Jusqu’à récemment, les régulateurs se concentraient principalement sur la contamination de l’eau potable par les PFAS. Au moins 45 pour cent des réserves d’eau du robinet à travers le pays sont polluées par un ou plusieurs types de PFAS, ont rapporté des chercheurs de l’US Geological Survey en juillet.
Et, selon une analyse réalisée l’année dernière par l’Environmental Working Group à but non lucratif, les PFAS pourraient contaminer près de 20 millions d’acres de terres agricoles aux États-Unis. La plupart des processus de traitement de l’eau ne sont pas conçus pour éliminer les PFAS. Cela signifie que les agriculteurs peuvent par inadvertance arroser leurs champs de PFAS lorsqu’ils fertilisent leurs cultures avec des boues d’épuration, ou des biosolides, provenant des eaux usées traitées, a découvert le groupe.
Le bétail est exposé aux produits chimiques par l’eau et les aliments contaminés, y compris les cultures de pâturage. Les scientifiques ont mesuré ces composés chez les bovins, les chèvres, les porcs et les poulets ainsi que dans les cultures agricoles, notamment les pommes de terre, les céréales, les fruits et les légumes-feuilles.
L’EPA n’a commencé que récemment à réglementer deux des composés PFAS les plus étudiés dans l’eau potable. L’appel à propositions de recherche lancé par l’agence reflète la reconnaissance croissante du fait que la fertilisation des terres agricoles avec des biosolides pourrait constituer une menace pour le système alimentaire.
« Il existe de nombreuses preuves d’une contamination par les PFAS dans les biosolides », a déclaré Linda Birnbaum, ancienne directrice de l’Institut national des sciences de la santé environnementale et chercheuse en résidence à l’Université Duke. Mais on ne sait pas exactement comment cela affecte des communautés spécifiques, a-t-elle déclaré.
Birnbaum, qui étudie les PFAS depuis des décennies, applaudit l’exigence de l’agence d’impliquer les organisations tribales ou communautaires dans les objectifs de recherche, qu’elle a qualifiés de « absolument essentiels » pour la recherche en santé environnementale. Par exemple, de nombreuses communautés autochtones suivent des pratiques uniques et peuvent ingérer certains aliments dans le cadre de leur culture, a-t-elle déclaré.
Et comme de nombreuses communautés tribales élèvent du saumon, des huîtres et d’autres fruits de mer, l’accent mis par l’agence sur la contamination par les PFAS dans l’aquaculture est particulièrement important.
Seules les tribus reconnues par le gouvernement fédéral sont éligibles pour postuler à ces subventions, selon l’appel à propositions de l’EPA. Mais il existe quelque 400 tribus qui ne sont pas reconnues au niveau fédéral, selon le Government Accountability Office des États-Unis, dont quelque 55 tribus non reconnues rien qu’en Californie.

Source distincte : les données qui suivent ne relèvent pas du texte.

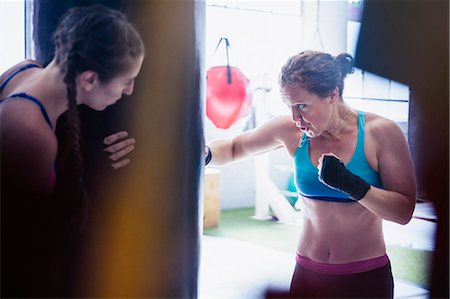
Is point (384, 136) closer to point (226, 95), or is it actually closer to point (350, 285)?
point (350, 285)

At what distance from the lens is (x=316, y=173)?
82 cm

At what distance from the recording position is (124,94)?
535 millimetres

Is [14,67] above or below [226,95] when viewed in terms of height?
above

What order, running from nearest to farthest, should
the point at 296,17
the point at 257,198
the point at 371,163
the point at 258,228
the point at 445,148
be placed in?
1. the point at 371,163
2. the point at 445,148
3. the point at 296,17
4. the point at 258,228
5. the point at 257,198

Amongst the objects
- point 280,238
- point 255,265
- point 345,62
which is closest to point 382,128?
point 345,62

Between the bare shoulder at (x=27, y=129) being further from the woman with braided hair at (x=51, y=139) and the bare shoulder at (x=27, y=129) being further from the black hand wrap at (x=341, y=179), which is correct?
the black hand wrap at (x=341, y=179)

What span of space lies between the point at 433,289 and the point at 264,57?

Le responsable de l’éligibilité de l’EPA, Ron Josephson, a déclaré qu’il pensait que les tribus non reconnues pourraient être éligibles si elles étaient une organisation à but non lucratif.
En plus d’offrir des fonds pour étudier et nettoyer la contamination généralisée par les PFAS dans les fermes du pays, Birnbaum et un groupe d’experts internationaux ont appelé les régulateurs à gérer ces produits chimiques immortels en tant que classe dans un commentaire publié en 2020 dans Environmental Science and Technology Letters.
« Sans une action efficace de gestion des risques concernant l’ensemble de la classe de PFAS », préviennent les chercheurs, « ces produits chimiques continueront à s’accumuler et à nuire à la santé humaine et aux écosystèmes pour les générations à venir ».